President Trump and his wayward umbrella on Air Force 1 (YouTube)

And how odd it seems that I found out about Stan Lee when our Commander in Chief, wouldn’t go out of his way to honor those who fought what was to be the “war to end all wars” just outside Paris – because it was raining.

Raining.

The French were making fun of him and that was the lead story in Britain’s Guardian. Read online. Peppered with pictures of Obama donning an umbrella speaking another time, and other world leaders getting wet during other engagements. Our current, struggling to get his umbrella, having it upside down, and still open in, the doorway of Air Force One. Certainly, he can’t be concerned about having a bad hair day.

The other lead story: Stan Lee Dies at age 95.

My first thought was I didn’t know he was that old. He had such joie de vie. We see him showing up in his own Marvel movies, doing a quick cameo, while the audience cheers, and wait until all the credits roll to see if he planted a surprise. Much more lighthearted than the cameos with old Alfred Hitchcock, Quentin Tarantino or the news of the day.

The news so inhuman.

Stan Lee gave the superheroes a modicum of humanity that seemed to make them more genuine, more believable and more like ourselves.

An idiosyncratic adolescent teen bit by a spider (they’re all radioactive, now aren’t they?) now web slinging his way saving humanity; a college student for his dissertation builds a rocket ship to the moon, brings his school mates and his girlfriend along for the ride and they encounter radiation that gives them super powers and they too decide to make positive use of them. One didn’t turn out so well, but he is loved, at times cowering in shame, but still part of the team. The quirky billionaire that heads a defense conglomerate that builds himself a suit; it is armament and weapon itself, so that he too can save the day.

And so many others. Believable? You don’t have to, but we have come to believe in them. So many movies, so many heroes for those that haven’t read the comics and those that have.

Heroes.

We need this.

The hero: outside the fold, descends even further, is actualized, returns and takes care of business. The quintessential journey that all of us make whether we can fly, walk through walls, turn invisible or not.

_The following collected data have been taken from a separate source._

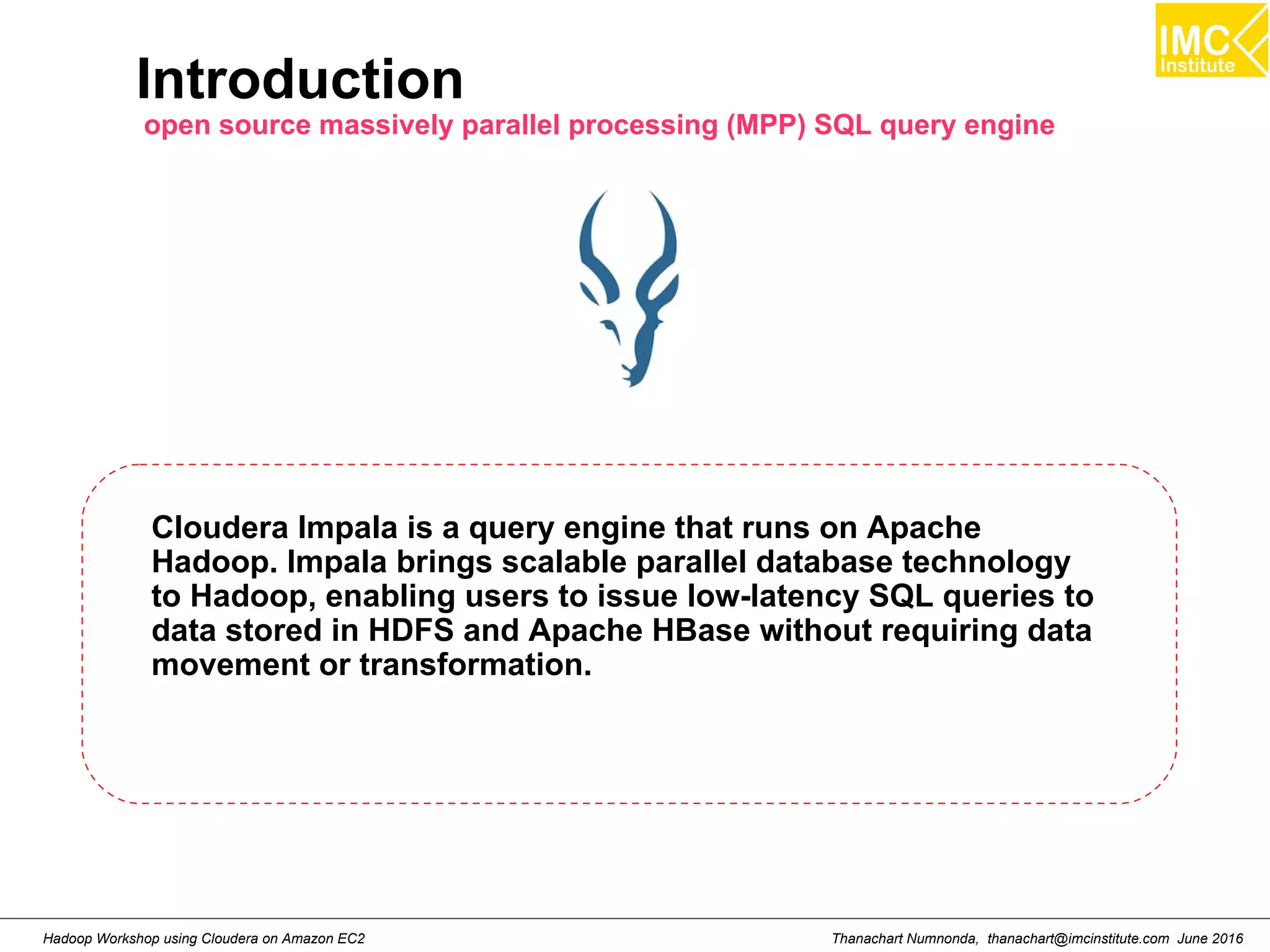 IMC Institute

Introduction

open source massively parallel processing (MPP) SQL query engine

Cloudera Impala is a query engine that runs on Apache Hadoop. Impala brings scalable parallel database technology to Hadoop, enabling users to issue low-latency SQL queries to data stored in HDFS and Apache HBase without requiring data movement or transformation.

Hadoop Workshop using Cloudera on Amazon EC2

Thanachart Numnonda, thanachart@imcinstitute.com June 2016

Each one of us, we all have our own gifts and we can choose to be good or we can choose to be a vial self-serving super villain: spreading discord and disdain, with a cloud hanging over us, where ever it is, we go.

Raining.

Stan Lee from his facebook page

Stan Lee took us away into a universe where everything always works out. Conflicts are resolved not by looking down the barrel of a gun, or in a courtroom, (but not exactly peacefully either, as this is still America) – instead by slamming someone through a wall, then a fissure slicing into another dimension, bending the laws of physics, tweaking the dynamics of time and space.

And everyone is good looking, has good teeth, is built well and commands awesome hair.

Stan Lee, like all super heroes never really dies.

Thanks for the journey. Thanks for the legends.